#### To do:
1: Write out the section of the Northern Gateway passage that opens with the words containing "The project features" and closes with "would permanently employ.".
2: Using the Northern Gateway passage, answer yes or no for each statement and quote the deciding words: (a) The approval comes with 209 conditions that must be met. (b) The condensate pipeline runs from Bruderheim to the coast. (c) Enbridge says the project will create 228 construction jobs.

#### Passage to read:
--- START ---
Deciding whether or not the Enbridge Northern Gateway Project will become a reality is now up to the federal government—it has six months—after having been approved by a joint panel review. There are, however, 209 conditions that have to be met, such as developing a marine mammal protection plan, a caribou habitat restoration plan, a plan to deal with marine spills and a research program involving the cleanup of heavy oils. The decision comes as a slap in the face to the many Canadians who have been voicing concerns about the impact this project will have on the environment, the economy and to First Nations land rights.
The project features two pipelines traversing 1178 kilometres from Alberta to BC—one carrying bitumen to Kitimat and the other carrying condensate from the coast to Bruderheim (condensate is used to thin the bitumen for easier pipeline transport)—as well as a marine terminal at Kitimat to ship the oil to the Asian market. Just where the bitumen will be refined hasn’t been answered and neither has the question of how this project will create lasting employment? Sure, Enbridge says 1850 construction jobs will be created, but by 2018, when this pipeline is supposed to be up and running, those men and women will be out of work. Only 228 permanent jobs will be created compared to the 10 times that amount that a refinery would permanently employ.
--- END ---
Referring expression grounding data
--- START ---
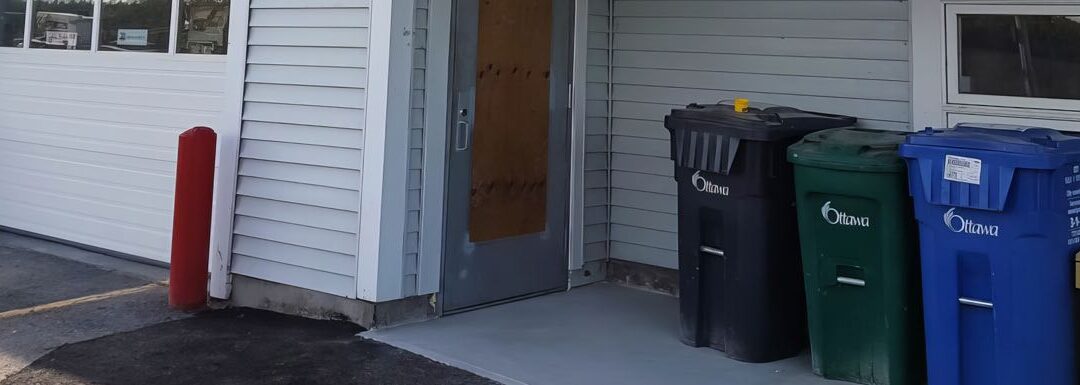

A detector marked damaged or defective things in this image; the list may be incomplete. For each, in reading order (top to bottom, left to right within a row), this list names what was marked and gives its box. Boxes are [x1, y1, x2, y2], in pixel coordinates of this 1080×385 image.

asphalt patch [1, 309, 494, 385]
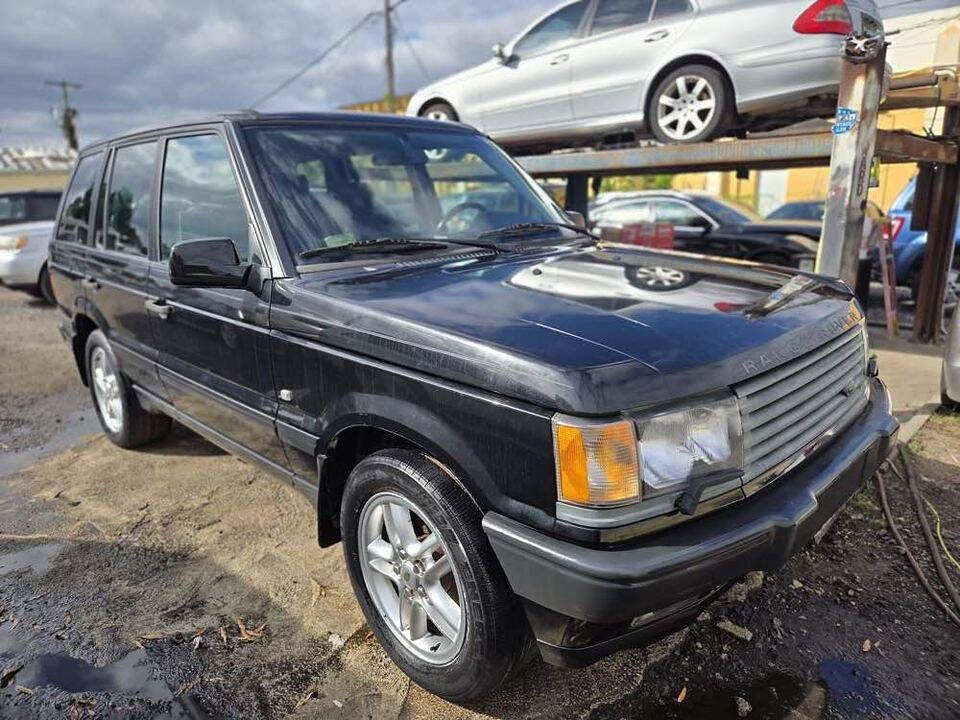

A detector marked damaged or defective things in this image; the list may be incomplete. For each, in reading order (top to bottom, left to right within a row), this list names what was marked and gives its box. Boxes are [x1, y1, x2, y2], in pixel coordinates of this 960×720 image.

cracked hood paint [276, 246, 864, 416]
rusty metal post [812, 43, 888, 286]
rusty metal post [916, 106, 960, 344]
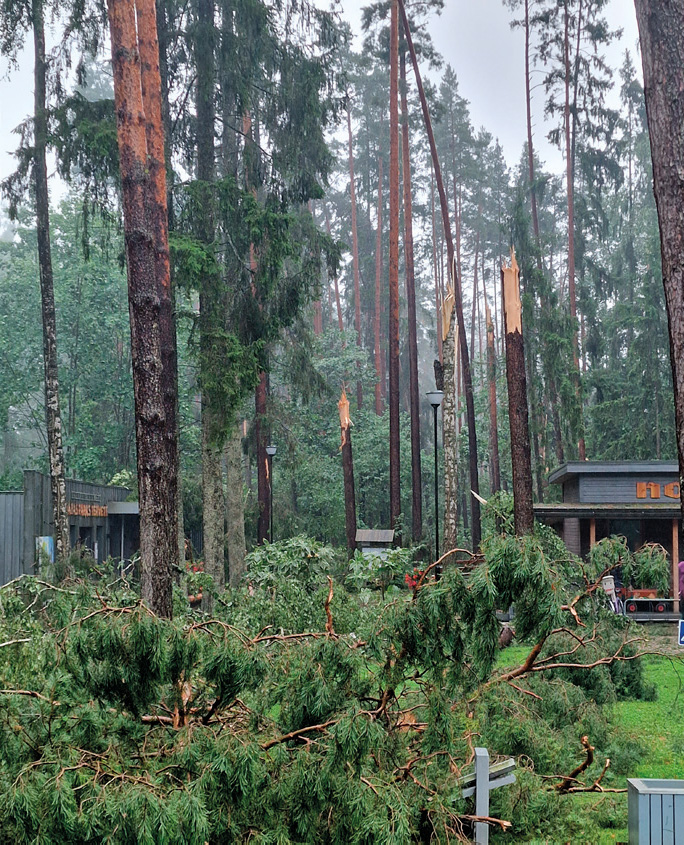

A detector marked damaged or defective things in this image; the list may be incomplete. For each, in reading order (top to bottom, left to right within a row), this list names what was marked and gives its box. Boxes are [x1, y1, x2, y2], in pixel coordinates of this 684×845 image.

splintered wood [500, 247, 520, 332]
--- END ---
#### Numbered responses:
1:
The project features two pipelines traversing 1178 kilometres from Alberta to BC—one carrying bitumen to Kitimat and the other carrying condensate from the coast to Bruderheim (condensate is used to thin the bitumen for easier pipeline transport)—as well as a marine terminal at Kitimat to ship the oil to the Asian market. Just where the bitumen will be refined hasn’t been answered and neither has the question of how this project will create lasting employment? Sure, Enbridge says 1850 construction jobs will be created, but by 2018, when this pipeline is supposed to be up and running, those men and women will be out of work. Only 228 permanent jobs will be created compared to the 10 times that amount that a refinery would permanently employ.

2:
(a) Yes: "There are, however, 209 conditions that have to be met"
(b) No: "the other carrying condensate from the coast to Bruderheim"
(c) No: "Enbridge says 1850 construction jobs will be created"